▸ Aufgabe im Detail: Wiederhole wortgetreu den Abschnitt aus dem Lesetext über junge Spanier in Niedersachsen, der bei „Schon wieder eines“ beginnt und bei „immer noch unverzichtbar.“ endet.

▸ Lesetext:
▬▬▬▬▬▬▬▬▬▬
Junge Spanier in Niedersachsen

Hasta la vista?

Die Spanier Daniel Marín Carmona (l) und Silvia Gómez Bernal blicken in einer Werkshalle der Firma Hermann Paus Maschinenfabrik GmbH in Emsbüren (Landkreis Emsland) in ein Infoblatt. Im Kampf gegen den Fachkräftemangel startet das Wirtschaftsbündnis Ems-Achse eine internationale Ausbildungsinitiative.
Junge Spanier starten ihr Arbeitsleben im Emsland. © picture alliance / dpa / Friso Gentsch
Von Michael Frantzen · 28.10.2015
Im Mai 2014 hat der Länderreport über die Ankunft junger Spanier in Deutschland berichtet. Die jungen Menschen waren auf der Suche nach einem Ausbildungsplatz. Einen Ausbildungsplatz haben sie alle in Emden gefunden. Aber wollen auch weiterhin hier arbeiten? Wie fühlen sie sich nach einem Jahr?
Jorge: "Wirtschaftsdienst. Wirtschaftsdienst?! Ya no hemos encontrado una traducción perfecta."
Schon wieder eines dieser komischen Wort-Ungetüme! Jorge Mesa Marero kratzt sich an der Stirn. Da hilft nur sein deutsch-spanisches Wörterbuch. Das, meint der 25-jährige Spanier an diesem trüben Herbsttag, ist selbst nach zwei Jahren in "Alemania", in Deutschland, immer noch unverzichtbar.
Jorge: "La próxima semana empezamos con el tema de: Arbeiten im Verkauf."
Nächste Woche ist "Arbeiten im Verkauf" an der Reihe – in der Berufsschule von Emden – der Stadt hoch im Norden, von der ist es immer heißt, sie sei das Tor zur Welt – wegen des Hafens. Es ist Donnerstag, kurz nach fünf. Draußen regnet es Bindfäden, drinnen, in Jorges Wohnküche, blättert der Hotel-Auszubildende in seinem Lehrbuch. Eigentlich wollte er noch ein paar Sachen nacharbeiten, aber irgendwie ist er zu geschafft. Der Unterricht an der Berufsschule heute hat ihn ziemlich geschlaucht. Der Mann, der lieber Spanisch redet, wenn er sich "vernünftig ausdrücken" will, wie er sagt, packt den dicken Wälzer zur Seite. Genug ist genug.
▬▬▬▬▬▬▬▬▬▬
Gespeicherte Einträge
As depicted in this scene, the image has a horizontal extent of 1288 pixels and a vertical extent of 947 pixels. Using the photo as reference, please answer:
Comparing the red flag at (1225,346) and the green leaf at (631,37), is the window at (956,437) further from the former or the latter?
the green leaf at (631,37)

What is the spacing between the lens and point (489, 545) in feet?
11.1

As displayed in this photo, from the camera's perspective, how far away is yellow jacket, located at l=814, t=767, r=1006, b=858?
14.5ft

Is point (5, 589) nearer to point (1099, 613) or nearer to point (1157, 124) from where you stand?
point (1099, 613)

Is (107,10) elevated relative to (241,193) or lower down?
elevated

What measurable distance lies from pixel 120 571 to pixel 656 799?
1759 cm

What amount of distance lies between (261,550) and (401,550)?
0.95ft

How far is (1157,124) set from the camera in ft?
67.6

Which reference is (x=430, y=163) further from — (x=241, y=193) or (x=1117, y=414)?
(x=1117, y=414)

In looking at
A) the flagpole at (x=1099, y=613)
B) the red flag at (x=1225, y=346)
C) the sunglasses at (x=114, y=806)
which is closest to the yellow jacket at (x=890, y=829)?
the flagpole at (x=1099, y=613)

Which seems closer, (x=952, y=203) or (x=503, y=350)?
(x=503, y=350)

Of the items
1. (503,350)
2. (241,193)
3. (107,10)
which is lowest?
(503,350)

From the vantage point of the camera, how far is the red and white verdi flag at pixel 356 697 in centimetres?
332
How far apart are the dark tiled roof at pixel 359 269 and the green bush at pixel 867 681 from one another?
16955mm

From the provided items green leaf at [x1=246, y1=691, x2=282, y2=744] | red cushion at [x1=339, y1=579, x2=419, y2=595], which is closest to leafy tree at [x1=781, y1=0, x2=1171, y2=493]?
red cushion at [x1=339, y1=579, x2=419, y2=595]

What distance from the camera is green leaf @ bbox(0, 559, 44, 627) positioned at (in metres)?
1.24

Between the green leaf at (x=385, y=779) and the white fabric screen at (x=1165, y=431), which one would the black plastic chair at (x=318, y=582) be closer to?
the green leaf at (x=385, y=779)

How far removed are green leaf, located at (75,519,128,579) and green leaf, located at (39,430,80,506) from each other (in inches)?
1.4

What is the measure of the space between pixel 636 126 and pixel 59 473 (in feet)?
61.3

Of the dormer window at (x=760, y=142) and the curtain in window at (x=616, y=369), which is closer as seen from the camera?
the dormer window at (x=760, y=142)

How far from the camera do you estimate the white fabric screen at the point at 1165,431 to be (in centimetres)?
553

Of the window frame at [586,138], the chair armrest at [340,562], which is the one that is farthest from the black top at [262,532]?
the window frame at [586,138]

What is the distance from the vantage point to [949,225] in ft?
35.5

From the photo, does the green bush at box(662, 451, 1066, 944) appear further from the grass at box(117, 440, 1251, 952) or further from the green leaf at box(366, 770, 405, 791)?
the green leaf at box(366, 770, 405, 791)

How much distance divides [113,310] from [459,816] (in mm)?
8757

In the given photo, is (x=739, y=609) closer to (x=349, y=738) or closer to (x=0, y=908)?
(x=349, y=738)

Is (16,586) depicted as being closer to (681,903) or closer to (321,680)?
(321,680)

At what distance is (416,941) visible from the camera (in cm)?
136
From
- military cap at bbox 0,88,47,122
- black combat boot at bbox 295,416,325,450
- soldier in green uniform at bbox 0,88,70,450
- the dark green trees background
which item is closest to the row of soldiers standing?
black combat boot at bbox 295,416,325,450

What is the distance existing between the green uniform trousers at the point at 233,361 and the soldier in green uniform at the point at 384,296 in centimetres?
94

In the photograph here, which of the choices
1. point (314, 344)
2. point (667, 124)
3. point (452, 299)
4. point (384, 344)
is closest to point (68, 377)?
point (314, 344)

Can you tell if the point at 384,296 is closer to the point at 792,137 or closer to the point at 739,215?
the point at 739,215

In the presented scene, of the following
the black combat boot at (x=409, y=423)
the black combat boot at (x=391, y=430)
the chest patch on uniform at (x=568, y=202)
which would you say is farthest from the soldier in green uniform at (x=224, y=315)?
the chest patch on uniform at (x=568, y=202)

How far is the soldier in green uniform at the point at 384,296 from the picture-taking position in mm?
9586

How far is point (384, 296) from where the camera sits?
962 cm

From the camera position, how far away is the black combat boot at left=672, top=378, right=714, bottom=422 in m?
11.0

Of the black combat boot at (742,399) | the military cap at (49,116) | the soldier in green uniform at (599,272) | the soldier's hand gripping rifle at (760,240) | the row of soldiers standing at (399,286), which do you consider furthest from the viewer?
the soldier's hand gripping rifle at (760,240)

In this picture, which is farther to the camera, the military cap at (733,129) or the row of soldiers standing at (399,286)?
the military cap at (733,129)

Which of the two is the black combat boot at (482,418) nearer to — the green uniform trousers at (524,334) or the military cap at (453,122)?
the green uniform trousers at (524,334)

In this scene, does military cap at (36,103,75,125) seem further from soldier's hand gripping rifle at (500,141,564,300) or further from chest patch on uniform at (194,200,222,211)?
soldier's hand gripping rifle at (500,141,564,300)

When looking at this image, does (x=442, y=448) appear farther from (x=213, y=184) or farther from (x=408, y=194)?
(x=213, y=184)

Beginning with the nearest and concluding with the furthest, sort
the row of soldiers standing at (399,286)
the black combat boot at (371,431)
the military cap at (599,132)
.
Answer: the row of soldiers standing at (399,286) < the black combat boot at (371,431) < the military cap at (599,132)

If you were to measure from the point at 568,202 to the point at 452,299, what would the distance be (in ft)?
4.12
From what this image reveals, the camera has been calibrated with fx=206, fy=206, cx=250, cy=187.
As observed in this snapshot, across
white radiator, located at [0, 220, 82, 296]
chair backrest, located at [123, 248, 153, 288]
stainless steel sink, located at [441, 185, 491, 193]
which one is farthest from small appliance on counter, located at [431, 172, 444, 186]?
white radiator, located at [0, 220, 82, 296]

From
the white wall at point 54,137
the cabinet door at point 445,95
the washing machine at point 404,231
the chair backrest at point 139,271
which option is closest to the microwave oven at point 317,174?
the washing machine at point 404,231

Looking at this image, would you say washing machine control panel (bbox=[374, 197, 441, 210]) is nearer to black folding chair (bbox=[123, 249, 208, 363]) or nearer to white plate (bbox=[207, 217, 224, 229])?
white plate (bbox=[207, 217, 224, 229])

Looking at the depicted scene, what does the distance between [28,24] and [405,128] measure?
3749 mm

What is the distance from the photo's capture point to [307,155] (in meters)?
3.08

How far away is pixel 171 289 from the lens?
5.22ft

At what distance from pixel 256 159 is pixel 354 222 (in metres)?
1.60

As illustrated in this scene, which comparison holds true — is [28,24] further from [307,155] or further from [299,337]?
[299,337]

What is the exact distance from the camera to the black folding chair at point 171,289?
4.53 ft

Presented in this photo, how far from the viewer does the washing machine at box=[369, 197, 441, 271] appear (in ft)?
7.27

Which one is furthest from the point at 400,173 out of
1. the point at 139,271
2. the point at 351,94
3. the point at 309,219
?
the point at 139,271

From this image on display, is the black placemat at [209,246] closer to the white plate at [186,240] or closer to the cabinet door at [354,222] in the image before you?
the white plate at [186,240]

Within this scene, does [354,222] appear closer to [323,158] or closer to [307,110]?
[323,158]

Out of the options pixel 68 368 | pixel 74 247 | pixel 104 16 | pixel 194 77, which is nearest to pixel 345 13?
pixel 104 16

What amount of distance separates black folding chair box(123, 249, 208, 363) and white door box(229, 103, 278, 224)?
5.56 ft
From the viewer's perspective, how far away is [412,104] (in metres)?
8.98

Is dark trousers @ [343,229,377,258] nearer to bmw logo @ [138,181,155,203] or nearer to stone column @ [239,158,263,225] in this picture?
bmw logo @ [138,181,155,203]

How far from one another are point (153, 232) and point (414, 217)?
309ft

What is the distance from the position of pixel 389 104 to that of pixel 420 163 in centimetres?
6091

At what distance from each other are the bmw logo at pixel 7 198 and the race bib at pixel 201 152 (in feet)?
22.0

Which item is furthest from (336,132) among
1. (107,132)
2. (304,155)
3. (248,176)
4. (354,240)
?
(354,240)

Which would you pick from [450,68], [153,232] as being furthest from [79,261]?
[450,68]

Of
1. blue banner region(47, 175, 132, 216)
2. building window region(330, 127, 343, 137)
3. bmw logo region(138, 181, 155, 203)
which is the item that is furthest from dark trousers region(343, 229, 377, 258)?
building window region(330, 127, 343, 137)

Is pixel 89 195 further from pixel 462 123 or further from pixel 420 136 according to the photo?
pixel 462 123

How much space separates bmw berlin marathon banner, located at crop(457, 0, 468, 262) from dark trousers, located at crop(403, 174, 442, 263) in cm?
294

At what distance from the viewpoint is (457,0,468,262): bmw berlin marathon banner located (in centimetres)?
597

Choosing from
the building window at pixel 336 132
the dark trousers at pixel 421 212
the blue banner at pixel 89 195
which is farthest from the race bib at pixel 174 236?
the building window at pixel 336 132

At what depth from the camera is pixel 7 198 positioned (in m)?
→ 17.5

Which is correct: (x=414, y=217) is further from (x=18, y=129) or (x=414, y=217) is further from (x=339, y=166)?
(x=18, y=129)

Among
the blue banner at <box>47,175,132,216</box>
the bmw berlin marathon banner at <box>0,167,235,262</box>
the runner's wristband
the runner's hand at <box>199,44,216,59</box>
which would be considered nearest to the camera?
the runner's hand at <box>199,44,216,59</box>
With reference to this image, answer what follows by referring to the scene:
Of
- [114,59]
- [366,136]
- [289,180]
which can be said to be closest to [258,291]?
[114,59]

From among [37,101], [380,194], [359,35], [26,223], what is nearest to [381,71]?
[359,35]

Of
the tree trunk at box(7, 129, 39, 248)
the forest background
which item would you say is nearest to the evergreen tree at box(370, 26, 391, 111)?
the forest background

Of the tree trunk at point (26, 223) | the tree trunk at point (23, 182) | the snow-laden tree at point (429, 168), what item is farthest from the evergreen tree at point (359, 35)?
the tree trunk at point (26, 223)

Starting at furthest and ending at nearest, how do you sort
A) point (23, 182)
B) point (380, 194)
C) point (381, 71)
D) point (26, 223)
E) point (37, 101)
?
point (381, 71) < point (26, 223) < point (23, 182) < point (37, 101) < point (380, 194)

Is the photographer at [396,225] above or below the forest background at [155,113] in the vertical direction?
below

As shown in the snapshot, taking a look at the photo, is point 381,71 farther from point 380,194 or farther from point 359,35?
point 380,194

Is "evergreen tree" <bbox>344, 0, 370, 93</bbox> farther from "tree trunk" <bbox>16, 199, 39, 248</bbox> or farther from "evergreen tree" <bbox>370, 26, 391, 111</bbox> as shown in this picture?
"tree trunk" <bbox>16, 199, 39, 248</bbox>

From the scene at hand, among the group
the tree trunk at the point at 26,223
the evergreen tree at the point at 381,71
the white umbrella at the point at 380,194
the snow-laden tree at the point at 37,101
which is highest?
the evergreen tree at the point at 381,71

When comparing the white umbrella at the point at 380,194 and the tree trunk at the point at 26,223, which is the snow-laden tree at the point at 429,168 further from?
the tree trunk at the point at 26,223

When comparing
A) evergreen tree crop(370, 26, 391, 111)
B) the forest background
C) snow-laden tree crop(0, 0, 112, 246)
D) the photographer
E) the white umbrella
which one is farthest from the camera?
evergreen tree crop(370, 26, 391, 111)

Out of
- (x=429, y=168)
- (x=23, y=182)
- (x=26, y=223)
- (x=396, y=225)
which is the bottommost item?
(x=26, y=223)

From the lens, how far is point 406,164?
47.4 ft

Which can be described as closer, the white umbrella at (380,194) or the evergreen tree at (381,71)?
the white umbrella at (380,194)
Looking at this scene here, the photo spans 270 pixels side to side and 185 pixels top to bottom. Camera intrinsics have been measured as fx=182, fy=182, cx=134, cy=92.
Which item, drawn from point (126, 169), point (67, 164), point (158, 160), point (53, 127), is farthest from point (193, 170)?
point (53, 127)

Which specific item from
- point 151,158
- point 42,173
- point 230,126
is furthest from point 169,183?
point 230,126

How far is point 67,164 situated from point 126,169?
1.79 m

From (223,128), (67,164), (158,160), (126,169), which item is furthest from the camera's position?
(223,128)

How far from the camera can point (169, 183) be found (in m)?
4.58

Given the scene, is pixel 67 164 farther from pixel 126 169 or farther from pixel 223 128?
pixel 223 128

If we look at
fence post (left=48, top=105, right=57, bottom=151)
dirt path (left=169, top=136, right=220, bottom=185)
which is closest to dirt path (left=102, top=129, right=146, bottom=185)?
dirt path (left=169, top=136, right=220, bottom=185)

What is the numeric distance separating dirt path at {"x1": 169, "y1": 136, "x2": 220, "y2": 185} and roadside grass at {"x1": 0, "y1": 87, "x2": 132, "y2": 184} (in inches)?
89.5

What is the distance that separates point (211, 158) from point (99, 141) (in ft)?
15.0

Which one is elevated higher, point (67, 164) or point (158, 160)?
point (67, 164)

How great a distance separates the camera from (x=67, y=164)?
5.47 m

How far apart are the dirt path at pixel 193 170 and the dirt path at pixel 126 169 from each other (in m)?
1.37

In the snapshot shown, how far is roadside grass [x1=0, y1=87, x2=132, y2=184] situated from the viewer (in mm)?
▬▬▬▬▬▬▬▬▬▬
▸ Antwort zur Aufgabe:
Schon wieder eines dieser komischen Wort-Ungetüme! Jorge Mesa Marero kratzt sich an der Stirn. Da hilft nur sein deutsch-spanisches Wörterbuch. Das, meint der 25-jährige Spanier an diesem trüben Herbsttag, ist selbst nach zwei Jahren in "Alemania", in Deutschland, immer noch unverzichtbar.